It hurt, because Clary had taught him what that felt like. She had taught him what it was to love, to breathe and ache and survive with the feeling of that desperation clogging his lungs, and now she had walked away from him. She had not come back, and Jace knew there was another kind of desperation rising behind the killing calm he was sheltering under.

“I’m sorry just- is it okay if- can you guys go?” Alec said. His gaze flickered between the two, and there was pride and quiet happiness in their bond, but also a debilitating fear. Suddenly, Jace realized that Isabelle had been speaking while the confrontation was going on, and he did not yet know what she had said. All he knew was that it must have been terrible for it to have reduced his brother to stuttering and fear.

Aline and Helen shared yet another look, measuring and quick and sweet, and when they glanced back to the family huddled on the floor their faces were hard and strong, one silver and silken and deadly, and the other brash heat and obsidian flames, and Jace let himself relax slightly. “Of course, Alec. Take care of Izzy, and we will take care of the Institute, okay?” Aline said, voice soft. Motherly, almost. She waited for his nod, and then continued, “Call me if you need anything, or if anything changes, and I will be by your side as soon as possible. That goes for all of you.” Aline meets his eyes, then Magnus’, and finally Alec’s, ensuring that they all hear her- despite the chaos.

Her eyes soften when they land again on Helen, and her girlfriend smiles back half-hopelessly and half-viciously. As if she was going to follow Aline into battle, stumbling and tripping all the way, and then have the nerve to _win_. Aline nods, decisively, and releases her arm from Helen’s waist to take her hand. The two separate, enough space between them to reach for weapons and still remain connected, and they look like warriors born from grit and hellfire. The Institute is in safe hands. “It was nice to meet you,” Helen said, “I’ve always wanted to meet Aline’s family.”

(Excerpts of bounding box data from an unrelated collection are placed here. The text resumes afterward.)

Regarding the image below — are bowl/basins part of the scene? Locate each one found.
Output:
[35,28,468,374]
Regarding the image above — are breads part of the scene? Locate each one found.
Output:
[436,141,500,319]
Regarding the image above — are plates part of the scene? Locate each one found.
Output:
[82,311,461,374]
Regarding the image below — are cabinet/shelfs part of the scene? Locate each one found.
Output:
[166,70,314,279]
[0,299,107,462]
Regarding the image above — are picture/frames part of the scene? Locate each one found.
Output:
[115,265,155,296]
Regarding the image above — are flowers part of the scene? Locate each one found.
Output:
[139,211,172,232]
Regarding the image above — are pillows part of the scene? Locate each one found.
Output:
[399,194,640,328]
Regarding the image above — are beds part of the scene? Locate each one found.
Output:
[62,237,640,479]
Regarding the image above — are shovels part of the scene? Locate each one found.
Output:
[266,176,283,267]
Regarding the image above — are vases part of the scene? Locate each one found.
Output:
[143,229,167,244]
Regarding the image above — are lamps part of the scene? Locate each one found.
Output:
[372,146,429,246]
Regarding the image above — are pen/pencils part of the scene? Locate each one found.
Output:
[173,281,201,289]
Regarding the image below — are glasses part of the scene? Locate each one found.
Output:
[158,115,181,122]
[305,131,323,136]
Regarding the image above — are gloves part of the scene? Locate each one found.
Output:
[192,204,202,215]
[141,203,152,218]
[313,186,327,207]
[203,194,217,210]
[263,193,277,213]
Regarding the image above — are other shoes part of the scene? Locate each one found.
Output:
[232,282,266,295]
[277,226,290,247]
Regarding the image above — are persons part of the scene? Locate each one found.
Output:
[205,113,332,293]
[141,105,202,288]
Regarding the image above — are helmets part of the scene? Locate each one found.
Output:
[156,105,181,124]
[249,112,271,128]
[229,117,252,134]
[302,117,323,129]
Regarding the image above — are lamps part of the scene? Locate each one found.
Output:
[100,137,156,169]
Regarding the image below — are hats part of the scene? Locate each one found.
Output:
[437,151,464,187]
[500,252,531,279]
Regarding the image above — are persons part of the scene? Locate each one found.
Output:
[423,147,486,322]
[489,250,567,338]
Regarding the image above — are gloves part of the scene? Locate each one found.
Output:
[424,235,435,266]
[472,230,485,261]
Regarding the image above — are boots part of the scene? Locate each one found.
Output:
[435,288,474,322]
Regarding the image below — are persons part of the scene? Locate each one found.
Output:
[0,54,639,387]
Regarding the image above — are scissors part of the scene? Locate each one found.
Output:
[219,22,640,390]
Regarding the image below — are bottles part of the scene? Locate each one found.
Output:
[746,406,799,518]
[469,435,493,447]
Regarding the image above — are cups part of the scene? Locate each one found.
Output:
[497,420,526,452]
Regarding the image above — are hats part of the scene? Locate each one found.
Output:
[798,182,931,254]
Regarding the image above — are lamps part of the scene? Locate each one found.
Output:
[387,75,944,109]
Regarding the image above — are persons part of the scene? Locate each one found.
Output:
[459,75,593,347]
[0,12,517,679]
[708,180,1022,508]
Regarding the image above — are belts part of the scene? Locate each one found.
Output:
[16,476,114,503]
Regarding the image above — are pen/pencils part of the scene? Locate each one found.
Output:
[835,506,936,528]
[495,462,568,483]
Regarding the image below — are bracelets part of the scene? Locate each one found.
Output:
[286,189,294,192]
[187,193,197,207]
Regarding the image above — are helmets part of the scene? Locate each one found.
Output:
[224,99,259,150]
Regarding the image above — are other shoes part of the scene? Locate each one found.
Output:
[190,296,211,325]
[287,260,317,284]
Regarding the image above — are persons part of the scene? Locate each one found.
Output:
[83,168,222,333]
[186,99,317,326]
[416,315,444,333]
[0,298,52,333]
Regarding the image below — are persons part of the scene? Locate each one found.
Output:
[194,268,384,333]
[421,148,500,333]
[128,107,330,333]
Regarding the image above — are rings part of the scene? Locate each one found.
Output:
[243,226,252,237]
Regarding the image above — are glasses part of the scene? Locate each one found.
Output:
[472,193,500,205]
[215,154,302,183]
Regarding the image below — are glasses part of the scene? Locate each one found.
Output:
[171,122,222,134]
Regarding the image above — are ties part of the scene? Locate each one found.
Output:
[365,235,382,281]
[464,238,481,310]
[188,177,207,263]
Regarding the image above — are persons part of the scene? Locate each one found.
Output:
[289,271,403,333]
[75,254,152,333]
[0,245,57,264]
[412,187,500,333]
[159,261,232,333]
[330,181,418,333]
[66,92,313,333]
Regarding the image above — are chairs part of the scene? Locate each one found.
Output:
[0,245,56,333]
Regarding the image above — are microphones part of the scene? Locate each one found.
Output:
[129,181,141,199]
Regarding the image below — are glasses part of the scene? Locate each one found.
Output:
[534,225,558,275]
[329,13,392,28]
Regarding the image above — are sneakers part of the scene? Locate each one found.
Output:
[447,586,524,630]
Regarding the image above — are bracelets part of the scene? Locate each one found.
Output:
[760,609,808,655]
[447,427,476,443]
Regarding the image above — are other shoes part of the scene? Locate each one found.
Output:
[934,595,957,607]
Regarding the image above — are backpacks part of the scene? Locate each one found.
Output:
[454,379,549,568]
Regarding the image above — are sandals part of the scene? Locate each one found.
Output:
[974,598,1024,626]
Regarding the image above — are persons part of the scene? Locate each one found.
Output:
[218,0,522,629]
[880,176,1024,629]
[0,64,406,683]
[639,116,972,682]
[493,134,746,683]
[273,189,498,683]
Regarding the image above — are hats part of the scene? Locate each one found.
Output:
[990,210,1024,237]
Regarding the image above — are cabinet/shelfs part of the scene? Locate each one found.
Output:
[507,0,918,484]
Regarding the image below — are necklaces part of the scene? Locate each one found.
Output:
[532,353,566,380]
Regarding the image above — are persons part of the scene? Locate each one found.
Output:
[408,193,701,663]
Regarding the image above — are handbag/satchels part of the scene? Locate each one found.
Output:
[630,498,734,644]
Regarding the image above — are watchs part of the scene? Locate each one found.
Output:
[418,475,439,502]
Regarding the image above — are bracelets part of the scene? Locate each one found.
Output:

Helen Blackthorn waves breezily as her girlfriend tugs her out of the door to court-marshal a group of blood-stained soldiers into order, and then they’re gone.

Jace manages to huff a laugh with the part of him that doesn’t long to follow them, and turns his attention to Isabelle. She’s trembling still underneath his hand, aftershocks shivering through her, and Jace helps Alec pull Izzy up into his lap. When she’s situated, he moves to kneel by her side, taking her hand and entwining his fingers with hers.

“Isabelle,” he says, sharply. Alec sends him a look, and he forces his voice to soften. “Izzy, what happened? Can you still feel her?”

Izzy whimpers. Jace feels himself begin to shut down. “Iz, please, tell us what you feel. Are you certain it was the parabatai rune?” Alec says, murmuring quietly into her ear. In response, his sister simply pulls the neckline of her dress down slightly. Alec’s face whitens, his hands tightening around Izzy’s waist, and Jace…

He wants to throw up.

Instead of the black swirls of the parabatai rune, there is a scar raised from her skin. Burnt red and peeling, it resembles a demon wound or a third-degree burn. Above him, Magnus shouts, “What the fuck?”, and only nausea stops him from echoing the sentiment.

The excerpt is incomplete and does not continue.